How then might we answer this repeated, daily act of colonial violence? For Wahid one solution was to try to re-imagine both a past and a present for these objects freed from the bounds of western, colonial museology. Many of the objects Wahid looked at seemed not to be designed as art objects but instead were made as living components of a specific culture, to ward off illness, promote fertility for instance. To mark rites of passage of a particular people whose cultural identity has been under the threat of erasure since the early twentieth century. Using those objects as her source material, Wahid’s answer was to create new objects that are contemporary iterations, filled with a playfulness, spirit and life that colonial appropriation had deadened. And perhaps through this process, there is a possibility of glimpsing the emotions and intentions of those original makers.
Wahid’s sculptures then are not objects that can be easily classified by the coloniser’s dead hand of curation, instead they escape ownership and revel in colour and materiality. Wahid’s visual strategy that is indulgent, maximalist and playful to counter the western museum’s cold, clinical classification and presentation of these objects. A cat and a brightly coloured sleeping calf gesture at all the animal artefacts that Wahid encountered.
Here though the cat has an incongruous dice collar and the calf is painted a vivid purple colour and sits on a multicoloured faux-fur pillow.

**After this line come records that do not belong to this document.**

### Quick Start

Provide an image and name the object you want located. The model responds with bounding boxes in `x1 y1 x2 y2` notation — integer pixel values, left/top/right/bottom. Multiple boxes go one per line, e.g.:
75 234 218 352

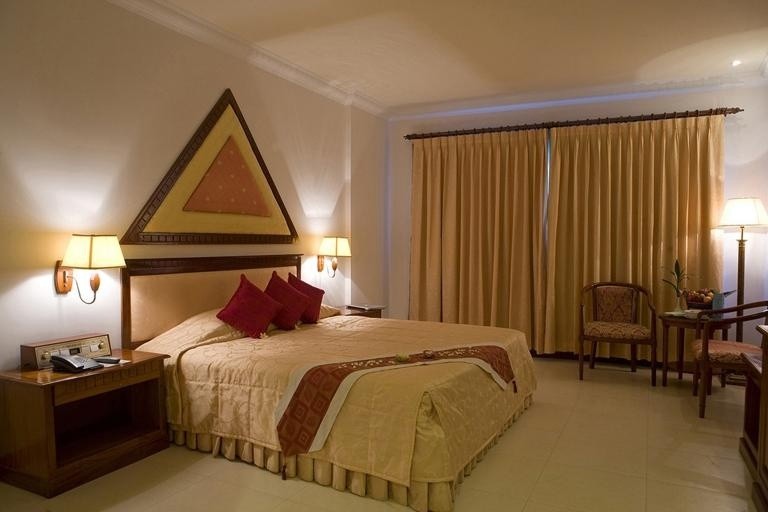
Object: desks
751 324 768 511
658 315 731 394
740 352 763 480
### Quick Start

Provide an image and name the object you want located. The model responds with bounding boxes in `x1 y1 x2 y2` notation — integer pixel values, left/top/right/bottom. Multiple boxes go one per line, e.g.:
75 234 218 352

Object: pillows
216 274 284 338
135 303 340 427
262 271 309 330
288 272 326 323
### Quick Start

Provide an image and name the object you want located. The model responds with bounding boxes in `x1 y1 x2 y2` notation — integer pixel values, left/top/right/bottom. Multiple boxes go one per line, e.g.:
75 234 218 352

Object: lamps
55 233 127 305
316 235 351 278
710 197 768 386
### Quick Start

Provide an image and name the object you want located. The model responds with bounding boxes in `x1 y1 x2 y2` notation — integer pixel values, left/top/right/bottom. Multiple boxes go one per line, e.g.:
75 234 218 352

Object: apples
688 288 713 303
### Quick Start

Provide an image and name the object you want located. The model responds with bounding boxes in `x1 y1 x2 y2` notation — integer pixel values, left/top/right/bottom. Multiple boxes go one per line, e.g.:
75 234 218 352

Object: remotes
94 357 120 364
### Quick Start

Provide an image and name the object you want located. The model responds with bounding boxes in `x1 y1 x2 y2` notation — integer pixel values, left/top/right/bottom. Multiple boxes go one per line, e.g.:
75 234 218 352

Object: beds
122 253 539 512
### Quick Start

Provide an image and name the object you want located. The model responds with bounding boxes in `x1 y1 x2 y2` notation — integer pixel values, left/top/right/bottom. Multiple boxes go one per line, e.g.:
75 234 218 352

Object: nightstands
334 305 382 319
0 347 172 499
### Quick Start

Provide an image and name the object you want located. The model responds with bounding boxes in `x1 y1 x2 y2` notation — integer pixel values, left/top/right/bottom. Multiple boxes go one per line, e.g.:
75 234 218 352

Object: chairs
690 300 768 418
578 281 656 386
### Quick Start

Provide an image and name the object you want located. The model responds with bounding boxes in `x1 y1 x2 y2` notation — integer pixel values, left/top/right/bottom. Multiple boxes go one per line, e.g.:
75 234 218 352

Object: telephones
49 354 104 372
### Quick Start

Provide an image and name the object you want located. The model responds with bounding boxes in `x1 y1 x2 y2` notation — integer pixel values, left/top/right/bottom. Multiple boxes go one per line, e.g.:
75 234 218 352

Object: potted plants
660 260 689 312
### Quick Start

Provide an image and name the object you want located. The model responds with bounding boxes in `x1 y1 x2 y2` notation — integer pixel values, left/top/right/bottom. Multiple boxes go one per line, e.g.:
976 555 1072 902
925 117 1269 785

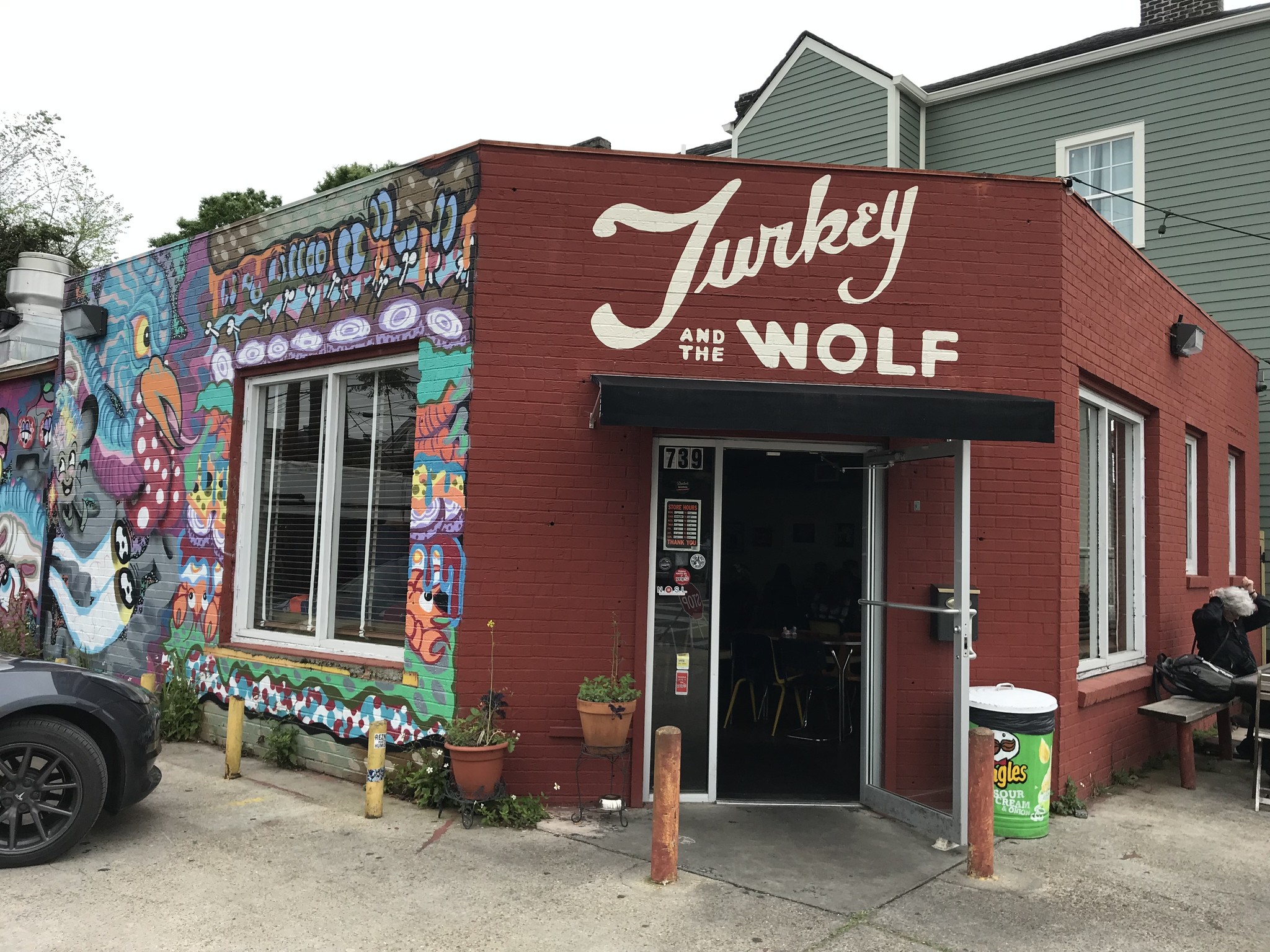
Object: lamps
58 297 109 342
1164 313 1206 361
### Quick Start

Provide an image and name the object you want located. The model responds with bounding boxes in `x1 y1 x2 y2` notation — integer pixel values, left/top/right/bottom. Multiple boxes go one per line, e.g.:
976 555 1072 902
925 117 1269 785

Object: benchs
1134 692 1243 793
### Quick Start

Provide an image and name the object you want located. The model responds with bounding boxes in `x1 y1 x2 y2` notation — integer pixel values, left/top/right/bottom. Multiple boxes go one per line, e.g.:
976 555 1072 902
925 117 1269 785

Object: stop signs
678 583 703 620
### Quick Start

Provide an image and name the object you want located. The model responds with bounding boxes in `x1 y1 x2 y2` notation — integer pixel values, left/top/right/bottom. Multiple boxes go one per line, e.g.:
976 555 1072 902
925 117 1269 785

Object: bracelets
1249 589 1256 595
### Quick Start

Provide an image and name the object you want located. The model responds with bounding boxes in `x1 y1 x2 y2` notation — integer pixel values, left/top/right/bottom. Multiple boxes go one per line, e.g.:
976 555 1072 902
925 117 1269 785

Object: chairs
820 630 861 711
1250 667 1270 818
719 630 812 738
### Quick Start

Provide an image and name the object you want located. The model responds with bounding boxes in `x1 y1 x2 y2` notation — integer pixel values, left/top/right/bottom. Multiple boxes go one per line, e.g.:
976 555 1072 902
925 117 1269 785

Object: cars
0 654 163 869
265 556 409 623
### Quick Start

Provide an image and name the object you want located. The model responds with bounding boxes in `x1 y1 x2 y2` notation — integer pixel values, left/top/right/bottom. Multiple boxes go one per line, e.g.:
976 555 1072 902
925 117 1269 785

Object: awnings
588 375 1055 443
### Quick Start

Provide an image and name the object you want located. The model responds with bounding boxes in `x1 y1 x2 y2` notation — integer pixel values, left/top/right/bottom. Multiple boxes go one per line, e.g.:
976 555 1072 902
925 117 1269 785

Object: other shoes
1236 738 1254 760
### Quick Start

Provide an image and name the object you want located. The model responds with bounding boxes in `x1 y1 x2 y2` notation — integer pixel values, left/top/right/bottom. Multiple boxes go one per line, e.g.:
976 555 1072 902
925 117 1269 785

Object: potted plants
574 608 644 759
438 617 522 802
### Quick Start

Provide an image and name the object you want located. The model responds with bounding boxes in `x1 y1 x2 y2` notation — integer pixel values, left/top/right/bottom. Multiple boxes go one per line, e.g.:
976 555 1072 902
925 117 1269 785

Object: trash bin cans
968 683 1059 841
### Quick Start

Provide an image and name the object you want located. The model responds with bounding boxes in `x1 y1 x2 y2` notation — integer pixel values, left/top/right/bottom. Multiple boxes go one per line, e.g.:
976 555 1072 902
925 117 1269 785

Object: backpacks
1152 653 1236 704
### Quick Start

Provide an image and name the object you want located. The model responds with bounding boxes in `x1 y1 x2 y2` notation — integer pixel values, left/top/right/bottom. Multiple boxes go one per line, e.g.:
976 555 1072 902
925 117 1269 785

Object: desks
728 627 863 742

Each undermines the supposed seriousness and high-mindedness of the colonial museum, offering a present-day iteration that gloriously escapes the artefacts’ museum captivity.
A bunny rattle is a deliberately cartoonish take on a rattle that Wahid found at the British Museum, bringing out the function of play that again is lost through its western appropriation and classification. This act of conceptually bringing the artefacts into a present moment might be understood as an attempt to bring agency back to their makers, to loop back the present so that Ancient Kurdish culture comes alive again bypassing the deadening hand of colonialism. A bright blue paw with iridescent purple claws entitled ‘Hot Grab’ has become an object in its own right rather than a looted fragment.
Accompanying the sculptures is a film titled ‘I Love Ancient Baby’. In it, the artefacts are presented in a way that is wildly different to their museum lives, against a dance soundtrack and a hot pink background with phrases and text written over the succession of images. These images include playing cards which were handed out to American soldiers during the invasion of Iraq that featured monuments that they were supposed to avoid destroying. A second section changes tone, with text recalling a dream encounter some years previously with her father who passed away before making the film. Here the objects serve a different purpose; to suggest that time perhaps is not linear, that the past be alive in the present. That notion is heightened by Wahid’s reference a second family member, her then unborn child, whose anticipated presence echoes the rebirth of hidden away artefacts through contemporary iterations. The last section of the film brings us back to those sculptures, which live again in a way that is full of colour, texture and movement, filled with multiple possible new meanings, finally freed from endlessly repeating the violence of the colonial encounter.